These Irish monks places are a funny old lot. A bit like the leprechaun's gold. It disappears when the sunlight hits it.
It's not just Jarrow, but Whitby as well. And Lindisfarne and even Iona. You'd have thought there would be something left of these places. After all there are plenty of stone monks' cells in Ireland. Assuming they were built by monks that is.
Time Team did a thing on Lindisfarne some time ago and were mystified as to why they couldn't really find anything. It can't be due to age as the Normans were able to build stuff that lasted and it's not much younger and there are Anglo Saxon churches still standing in various areas.
St Tony of the Trowels is involved in an organisation determined to find the Lindisfarne abbey.
He added: “Surprisingly little is known about the early monastery, and very little has been found from it, mainly a few scraps of broken masonry with poor records of where exactly they were recovered.”
https://www.theguardian.com/science/201 ... excavationPerhaps the megalithics should start crowdfunding to raise a bit of cash as well?
Over on Iona Columba seems to have suffered the same fate in spite of banning women and cows from the island. He even buried his mate in the foundations to make sure the place would survive. But none of it worked. Apart from getting rid of frogs and snakes.
The strangest claim of all however is that Columba was prevented from completing the building of the original chapel until a living person had been buried in the foundations. His friend Oran volunteered for the job and was duly buried. It is said that Columba later requested that Oran’s face to be uncovered so he could bid a final farewell to his friend. Oran’s face was uncovered and he was found to be still alive but uttering such blasphemous descriptions of Heaven and Hell that Columbus ordered that he be covered up immediately
I think that Columbus really means Columba. Perhaps it is good old Oran having a dig at him from the foundations.
Although the Vikings attacked Iona the place was very well established and became the centre for the spread of Christianity across Scotland and northern England as well as the Continent. But it was Rome that finally did for them. A case of Blue on Blue or friendly fire or whatever they call it these days.

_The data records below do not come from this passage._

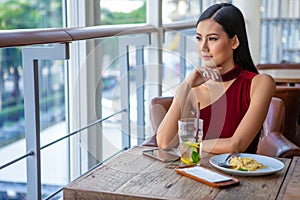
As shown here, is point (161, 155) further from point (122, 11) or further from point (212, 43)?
point (122, 11)

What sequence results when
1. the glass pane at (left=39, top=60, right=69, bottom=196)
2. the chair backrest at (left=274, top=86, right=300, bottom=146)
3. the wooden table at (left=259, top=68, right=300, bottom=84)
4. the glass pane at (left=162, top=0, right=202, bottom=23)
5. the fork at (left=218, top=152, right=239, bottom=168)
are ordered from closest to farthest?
the fork at (left=218, top=152, right=239, bottom=168) → the glass pane at (left=39, top=60, right=69, bottom=196) → the chair backrest at (left=274, top=86, right=300, bottom=146) → the wooden table at (left=259, top=68, right=300, bottom=84) → the glass pane at (left=162, top=0, right=202, bottom=23)

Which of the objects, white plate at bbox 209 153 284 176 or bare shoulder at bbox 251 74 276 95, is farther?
bare shoulder at bbox 251 74 276 95

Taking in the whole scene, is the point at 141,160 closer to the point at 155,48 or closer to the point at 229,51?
the point at 229,51

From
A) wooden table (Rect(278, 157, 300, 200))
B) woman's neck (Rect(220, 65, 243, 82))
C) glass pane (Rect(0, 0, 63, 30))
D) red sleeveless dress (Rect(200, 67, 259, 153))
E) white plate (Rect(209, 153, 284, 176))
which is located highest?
glass pane (Rect(0, 0, 63, 30))

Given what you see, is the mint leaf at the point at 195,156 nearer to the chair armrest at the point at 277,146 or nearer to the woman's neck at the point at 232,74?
the woman's neck at the point at 232,74

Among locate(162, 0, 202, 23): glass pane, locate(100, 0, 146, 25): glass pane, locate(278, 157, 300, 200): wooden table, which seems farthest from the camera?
locate(162, 0, 202, 23): glass pane

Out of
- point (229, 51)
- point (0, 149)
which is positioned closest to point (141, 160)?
point (229, 51)

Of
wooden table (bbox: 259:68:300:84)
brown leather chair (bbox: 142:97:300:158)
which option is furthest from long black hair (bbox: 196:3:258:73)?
wooden table (bbox: 259:68:300:84)

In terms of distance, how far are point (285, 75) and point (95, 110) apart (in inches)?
76.0

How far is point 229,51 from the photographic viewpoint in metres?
1.98

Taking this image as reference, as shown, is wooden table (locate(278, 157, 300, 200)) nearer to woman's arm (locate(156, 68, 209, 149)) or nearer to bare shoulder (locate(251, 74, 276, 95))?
bare shoulder (locate(251, 74, 276, 95))

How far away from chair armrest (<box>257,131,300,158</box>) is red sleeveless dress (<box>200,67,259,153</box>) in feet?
0.66

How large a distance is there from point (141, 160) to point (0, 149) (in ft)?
2.40

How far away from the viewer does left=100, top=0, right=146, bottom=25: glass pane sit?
292cm
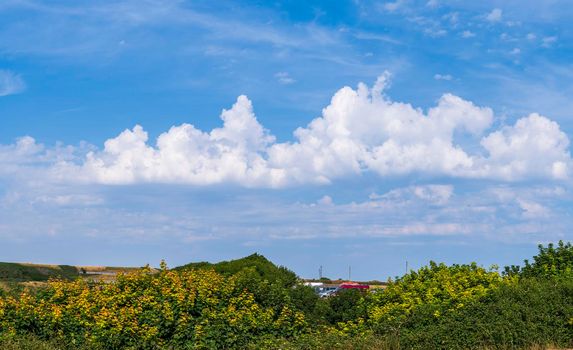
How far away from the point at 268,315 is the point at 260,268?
5.15 meters

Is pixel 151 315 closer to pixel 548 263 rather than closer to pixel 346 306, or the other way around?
pixel 346 306

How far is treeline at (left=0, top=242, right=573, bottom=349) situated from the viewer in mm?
12859

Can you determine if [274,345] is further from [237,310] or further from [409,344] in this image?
[409,344]

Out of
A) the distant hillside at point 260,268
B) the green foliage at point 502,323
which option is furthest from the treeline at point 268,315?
the distant hillside at point 260,268

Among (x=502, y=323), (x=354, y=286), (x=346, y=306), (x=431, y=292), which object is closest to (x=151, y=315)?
(x=346, y=306)

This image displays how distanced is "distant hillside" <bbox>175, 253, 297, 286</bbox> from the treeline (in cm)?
177

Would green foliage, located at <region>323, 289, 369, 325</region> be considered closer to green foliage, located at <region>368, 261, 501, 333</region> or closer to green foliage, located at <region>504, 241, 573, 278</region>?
green foliage, located at <region>368, 261, 501, 333</region>

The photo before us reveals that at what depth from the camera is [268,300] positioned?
15.2 m

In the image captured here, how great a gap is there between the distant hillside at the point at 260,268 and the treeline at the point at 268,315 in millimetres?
1770

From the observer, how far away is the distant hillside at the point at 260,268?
733 inches

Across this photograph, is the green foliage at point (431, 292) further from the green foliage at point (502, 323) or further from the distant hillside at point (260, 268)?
the distant hillside at point (260, 268)

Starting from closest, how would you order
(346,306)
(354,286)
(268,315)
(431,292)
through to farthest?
1. (268,315)
2. (431,292)
3. (346,306)
4. (354,286)

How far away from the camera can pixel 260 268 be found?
63.6 feet

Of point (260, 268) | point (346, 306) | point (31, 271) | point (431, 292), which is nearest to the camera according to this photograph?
point (431, 292)
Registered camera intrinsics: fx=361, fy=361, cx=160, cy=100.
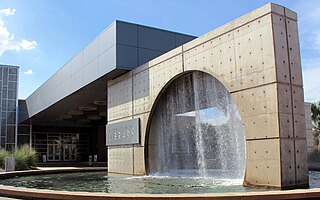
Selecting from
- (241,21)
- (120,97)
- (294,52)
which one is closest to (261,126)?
(294,52)

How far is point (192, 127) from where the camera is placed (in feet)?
69.6

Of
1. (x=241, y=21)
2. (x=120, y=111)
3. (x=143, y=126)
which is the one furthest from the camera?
(x=120, y=111)

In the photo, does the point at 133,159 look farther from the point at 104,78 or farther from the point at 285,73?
the point at 285,73

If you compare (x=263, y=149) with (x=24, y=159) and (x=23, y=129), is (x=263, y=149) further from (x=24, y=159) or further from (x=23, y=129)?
(x=23, y=129)

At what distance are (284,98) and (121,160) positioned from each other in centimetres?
988

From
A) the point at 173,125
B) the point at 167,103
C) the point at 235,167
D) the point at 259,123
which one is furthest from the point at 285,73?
the point at 173,125

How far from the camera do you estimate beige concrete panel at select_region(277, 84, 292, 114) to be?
9.18 m

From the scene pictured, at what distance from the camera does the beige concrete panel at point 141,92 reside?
15.6m

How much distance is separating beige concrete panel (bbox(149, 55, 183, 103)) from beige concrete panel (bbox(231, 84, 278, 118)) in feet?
12.2

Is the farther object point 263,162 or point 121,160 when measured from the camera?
point 121,160

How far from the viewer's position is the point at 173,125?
16844 millimetres

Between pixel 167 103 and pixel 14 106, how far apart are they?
93.6ft

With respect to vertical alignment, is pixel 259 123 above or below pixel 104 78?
below

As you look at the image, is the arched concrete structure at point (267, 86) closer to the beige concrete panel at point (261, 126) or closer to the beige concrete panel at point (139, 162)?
the beige concrete panel at point (261, 126)
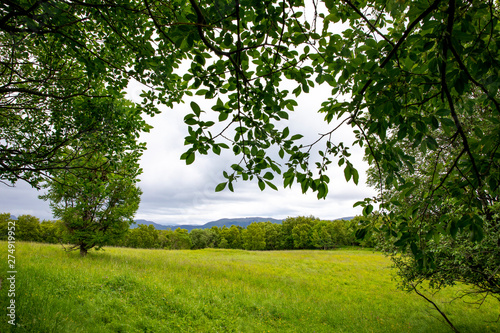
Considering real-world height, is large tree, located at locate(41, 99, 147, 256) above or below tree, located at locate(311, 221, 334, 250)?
above

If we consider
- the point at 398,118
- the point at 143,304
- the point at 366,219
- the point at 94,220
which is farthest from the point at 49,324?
the point at 94,220

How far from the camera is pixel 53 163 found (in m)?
4.59

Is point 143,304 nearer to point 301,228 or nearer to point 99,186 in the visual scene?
point 99,186

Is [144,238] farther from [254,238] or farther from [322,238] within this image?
[322,238]

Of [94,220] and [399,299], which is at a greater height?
[94,220]

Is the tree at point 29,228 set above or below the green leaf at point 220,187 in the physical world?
below

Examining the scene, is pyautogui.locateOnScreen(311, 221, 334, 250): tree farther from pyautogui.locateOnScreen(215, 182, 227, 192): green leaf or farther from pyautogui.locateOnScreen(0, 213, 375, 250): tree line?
pyautogui.locateOnScreen(215, 182, 227, 192): green leaf

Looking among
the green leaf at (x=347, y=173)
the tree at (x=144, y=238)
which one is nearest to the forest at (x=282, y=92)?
the green leaf at (x=347, y=173)

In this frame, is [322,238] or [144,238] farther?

The Celtic Church, lacking central control and organisation, diminished in size and stature over the years to be replaced by the much larger and stronger Roman Church. Even Iona was not exempt from these changes and in 1203 a nunnery for the Order of the Black Nuns was established and the present-day Benedictine Abbey was built. The Abbey was a victim of the Reformation and lay in ruins until 1899 when its restoration started.

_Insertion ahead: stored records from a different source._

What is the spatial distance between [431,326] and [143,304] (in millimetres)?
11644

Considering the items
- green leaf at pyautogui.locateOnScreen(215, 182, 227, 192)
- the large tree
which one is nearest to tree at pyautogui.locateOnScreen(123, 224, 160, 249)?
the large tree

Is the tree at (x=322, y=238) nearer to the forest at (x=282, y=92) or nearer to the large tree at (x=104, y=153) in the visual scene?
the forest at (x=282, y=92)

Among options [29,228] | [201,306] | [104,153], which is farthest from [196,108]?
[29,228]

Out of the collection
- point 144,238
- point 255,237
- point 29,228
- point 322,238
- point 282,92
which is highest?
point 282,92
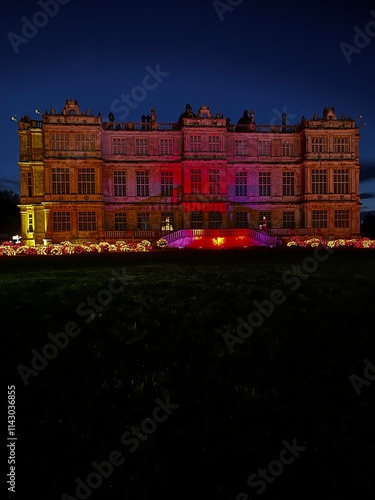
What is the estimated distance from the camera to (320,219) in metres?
40.8

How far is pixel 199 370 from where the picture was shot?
5.96 metres

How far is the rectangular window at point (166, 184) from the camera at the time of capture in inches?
1593

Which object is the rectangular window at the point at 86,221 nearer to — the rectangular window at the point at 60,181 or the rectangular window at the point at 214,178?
the rectangular window at the point at 60,181

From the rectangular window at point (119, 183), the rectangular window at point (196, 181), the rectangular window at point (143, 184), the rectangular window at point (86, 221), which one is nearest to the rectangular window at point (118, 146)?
the rectangular window at point (119, 183)

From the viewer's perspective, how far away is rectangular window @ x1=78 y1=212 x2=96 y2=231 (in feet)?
126

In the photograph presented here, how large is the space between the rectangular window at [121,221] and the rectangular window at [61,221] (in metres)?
5.23

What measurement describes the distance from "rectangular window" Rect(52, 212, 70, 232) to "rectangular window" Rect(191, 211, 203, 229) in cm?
1342

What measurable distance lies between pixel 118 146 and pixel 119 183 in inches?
160

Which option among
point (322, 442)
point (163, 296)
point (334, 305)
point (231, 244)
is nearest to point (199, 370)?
point (322, 442)

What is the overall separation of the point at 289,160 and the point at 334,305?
35.4m

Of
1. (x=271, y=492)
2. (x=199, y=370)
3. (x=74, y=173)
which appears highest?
(x=74, y=173)

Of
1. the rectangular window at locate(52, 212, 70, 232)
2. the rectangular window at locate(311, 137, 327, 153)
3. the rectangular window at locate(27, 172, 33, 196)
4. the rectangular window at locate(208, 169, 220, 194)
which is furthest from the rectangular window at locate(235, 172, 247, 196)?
the rectangular window at locate(27, 172, 33, 196)

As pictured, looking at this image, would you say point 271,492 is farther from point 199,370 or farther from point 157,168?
point 157,168

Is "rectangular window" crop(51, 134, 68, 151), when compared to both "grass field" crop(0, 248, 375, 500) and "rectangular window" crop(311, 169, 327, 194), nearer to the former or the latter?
"rectangular window" crop(311, 169, 327, 194)
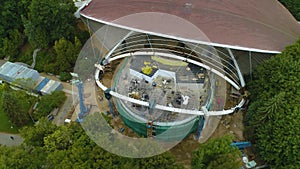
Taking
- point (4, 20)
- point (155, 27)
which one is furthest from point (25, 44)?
point (155, 27)

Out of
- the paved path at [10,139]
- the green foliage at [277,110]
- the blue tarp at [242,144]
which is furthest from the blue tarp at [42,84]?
the green foliage at [277,110]

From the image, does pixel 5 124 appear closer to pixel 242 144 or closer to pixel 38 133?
pixel 38 133

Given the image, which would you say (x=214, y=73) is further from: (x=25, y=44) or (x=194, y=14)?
(x=25, y=44)

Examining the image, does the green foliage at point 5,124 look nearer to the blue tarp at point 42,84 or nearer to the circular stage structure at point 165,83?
the blue tarp at point 42,84

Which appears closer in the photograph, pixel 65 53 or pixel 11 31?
pixel 65 53

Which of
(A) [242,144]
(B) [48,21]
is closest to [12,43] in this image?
(B) [48,21]

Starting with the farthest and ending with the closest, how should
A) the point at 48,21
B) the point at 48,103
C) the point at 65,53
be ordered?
the point at 48,21
the point at 65,53
the point at 48,103
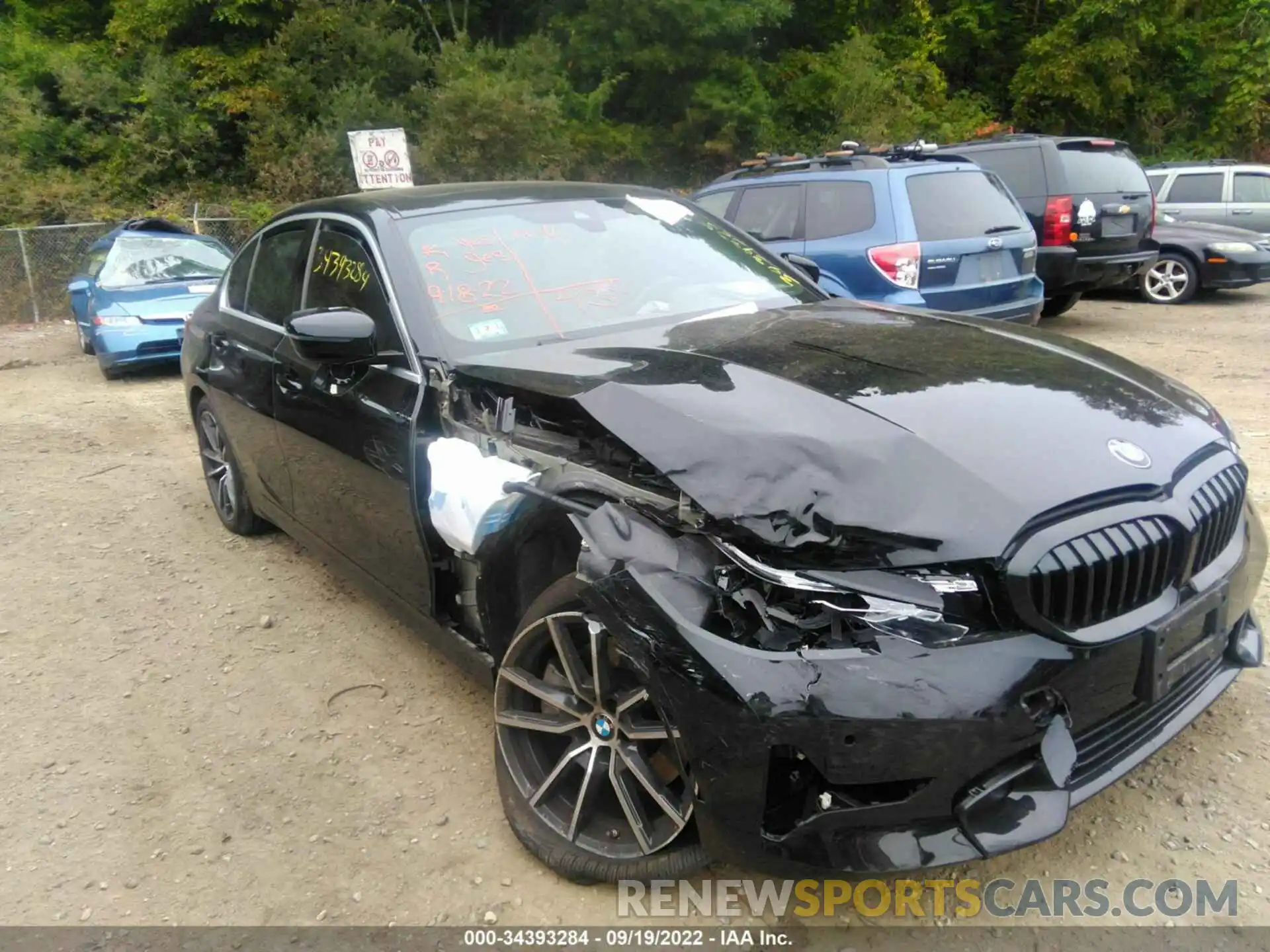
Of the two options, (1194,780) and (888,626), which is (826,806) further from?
(1194,780)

No part of St. Columba’s original buildings have survived, however on the left hand side of the Abbey entrance can be seen a small roofed chamber which is claimed to mark the site of the saint’s tomb.
http://www.historic-uk.com/HistoryUK/Hi ... e-of-Iona/So it looks like the Romans did for them all and no doubt destroyed their buildings and presence in the islands as if to show who was the boss.
Unless the Romans invented them as a justification for retaking Britain? Rather like the Soviet Union which was forever giving fraternal help to its satellites in the shape of tanks and soldiers. Rome comes to show Britain how to do it properly. None of this Irish superstition. We know a better one and we've got soldiers.